馬車の内側に積まれていた布が、エルンストの腕へ絡む。
「何を!」
馬車の後方扉が開いた。
セバスが滑り込む。
短剣を持つ手首へ、二本の指。
関節が外れる寸前の角度。
短剣が落ちる。
凍った柄は作動しない。
テオが床へ身を伏せる。
「確保!」
ヴィクトルの声。
兵が一斉に馬車を囲む。
エルンストは反対側の扉へ体を向けた。
だが、そこにはアレクシアがいた。
いつの間にか距離を詰めている。
皇女の拳が、馬車の扉を貫いた。
木片が飛ぶ。
「皇女殿下」
クラリスが言った。
「馬車は王国の備品です」
「あとで払う!」
「修繕費として記録します」
「好きにしろ!」
アレクシアは壊れた扉から腕を入れ、エルンストの襟を掴んだ。
そのまま馬車の外へ引きずり出す。
石畳へ押さえつける。
「生かして確保したぞ!」
「確認します」
「見れば分かるだろう!」
セバスが脈を確かめる。
「生存しております」
「私の確認は信用しないのか」
「疑うことと、確認することは別です」
「四度目だぞ!」
テオは兵に支えられ、馬車から降りた。
首元に浅い傷。
それ以外は無事だった。
「クラリス様」
「怪我の確認を」
「はい」
「それから」
「何でしょう」
「立替金の明細を、後ほど提出してください」
テオは一瞬、ぽかんとした。
それから笑った。
「はい」
緊張が切れたのか、目に涙が浮かぶ。
「昼食は入れません」
「当然です」
エルンストは地面へ押さえられながら、クラリスを睨んだ。
「私を捕らえても遅い」
「何がですか」
「庭師は、もう温室に火をつけている」
クラリスの表情が変わる。
その時。
影の中から薄い紙が現れた。
セバスが手を伸ばす。
《夜帳》の旧経路から届いた返信。
アルベルティーナ公爵の筆跡。
『旧温室、封鎖完了。
放火犯一名を拘束。
帳簿および印章は保全。
庭師は逃走した可能性あり。
娘へ。
帰国を急ぐな。
こちらは、こちらで働く。

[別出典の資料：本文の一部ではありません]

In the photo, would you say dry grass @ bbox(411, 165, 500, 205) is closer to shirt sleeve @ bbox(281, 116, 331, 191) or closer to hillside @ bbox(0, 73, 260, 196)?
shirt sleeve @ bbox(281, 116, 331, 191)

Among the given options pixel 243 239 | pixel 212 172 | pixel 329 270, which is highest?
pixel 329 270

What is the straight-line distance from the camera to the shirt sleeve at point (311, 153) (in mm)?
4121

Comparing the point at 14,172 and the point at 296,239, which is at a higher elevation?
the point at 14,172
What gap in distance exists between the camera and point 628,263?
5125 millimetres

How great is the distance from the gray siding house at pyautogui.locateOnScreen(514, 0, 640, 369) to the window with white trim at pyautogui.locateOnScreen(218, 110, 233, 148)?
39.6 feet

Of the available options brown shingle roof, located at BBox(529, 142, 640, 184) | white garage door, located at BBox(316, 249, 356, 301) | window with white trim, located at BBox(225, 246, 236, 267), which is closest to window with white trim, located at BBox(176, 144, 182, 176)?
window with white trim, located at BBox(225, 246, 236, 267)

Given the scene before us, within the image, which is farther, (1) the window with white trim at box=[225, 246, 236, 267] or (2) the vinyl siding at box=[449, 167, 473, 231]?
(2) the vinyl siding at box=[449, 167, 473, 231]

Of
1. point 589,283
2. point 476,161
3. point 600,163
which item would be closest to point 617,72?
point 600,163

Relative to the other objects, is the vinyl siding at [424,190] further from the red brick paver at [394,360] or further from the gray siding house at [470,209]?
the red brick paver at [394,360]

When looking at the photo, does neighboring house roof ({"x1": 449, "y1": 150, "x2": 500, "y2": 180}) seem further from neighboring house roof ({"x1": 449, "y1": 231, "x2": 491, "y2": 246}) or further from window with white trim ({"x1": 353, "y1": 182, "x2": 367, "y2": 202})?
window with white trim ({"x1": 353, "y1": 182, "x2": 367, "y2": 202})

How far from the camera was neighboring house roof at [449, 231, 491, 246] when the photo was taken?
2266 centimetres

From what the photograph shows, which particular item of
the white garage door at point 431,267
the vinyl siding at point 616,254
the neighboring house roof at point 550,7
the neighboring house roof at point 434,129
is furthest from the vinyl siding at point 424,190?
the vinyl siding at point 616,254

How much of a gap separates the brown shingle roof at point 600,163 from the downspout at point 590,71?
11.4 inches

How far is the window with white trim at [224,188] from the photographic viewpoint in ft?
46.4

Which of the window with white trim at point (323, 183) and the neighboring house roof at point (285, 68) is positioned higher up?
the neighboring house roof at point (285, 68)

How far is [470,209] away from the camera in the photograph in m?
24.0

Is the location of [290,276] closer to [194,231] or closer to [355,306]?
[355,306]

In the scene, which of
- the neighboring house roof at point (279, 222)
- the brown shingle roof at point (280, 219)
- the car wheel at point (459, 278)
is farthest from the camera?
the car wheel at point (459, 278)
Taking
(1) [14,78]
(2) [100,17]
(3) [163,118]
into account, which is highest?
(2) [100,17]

』
クラリスは最後の一文を二度読んだ。
帰国を急ぐな。
父は、分かっている。
黒陽宮は、クラリスを王国へ戻したい。
帝国側の調査から引き離すために。
「残念でしたね」
クラリスは、エルンストへ言った。
「温室の証拠は保全されました」
男の顔から、初めて余裕が消えた。
「そして」
クラリスは返信文を折り畳む。
「あなたが『庭師』の行動を知っていたという供述も、記録します」
「供述は証拠ではないのだろう」
「はい」
「なら、何の意味がある」
「次に照合する場所が増えました」
エルンストは黙った。
親衛隊が彼を立たせる。
その懐から、一枚の薄い紙が落ちた。
ヨルがすぐに近づき、鼻を鳴らす。
紙には、王国王宮の見取り図。
西庭園。
旧温室。
そして、王太子執務室。
三か所に、黒い印がついている。
「兄上の執務室」
ルシアンの顔色が変わる。
クラリスは見取り図を拾い上げた。
庭師の次の標的か。
それとも。
すでに根がある場所か。
人質は救出した。
門番も確保した。
だが、黒陽宮が残した印は、王太子レオンハルトのすぐそばまで伸びていた。
クラリスは見取り図を証拠袋へ入れる。
「ルシアン殿下」
「はい」
「王国へ戻る準備を」
「すぐに?」
「いいえ」
クラリスは帝国皇城の方角を見た。
「帝国側の《門番》が一人とは限りません」
アレクシアが深紅の槍を拾い上げる。
「先に、こちらの根を抜く」
「はい」
二つの国。
二つの王宮。
そして、互いの国を疑わせるための黒い印。
人質一人を救えば終わる話ではない。
だからこそ。
クラリスは、人の命を帳尻合わせには使わない。
一人を救うことと。
国を守ること。
その二つを、同じ帳簿の反対側へ置くつもりはなかった。
人質は、損失欄に入れない。
最初から。
失ってよい命など、計上されていない。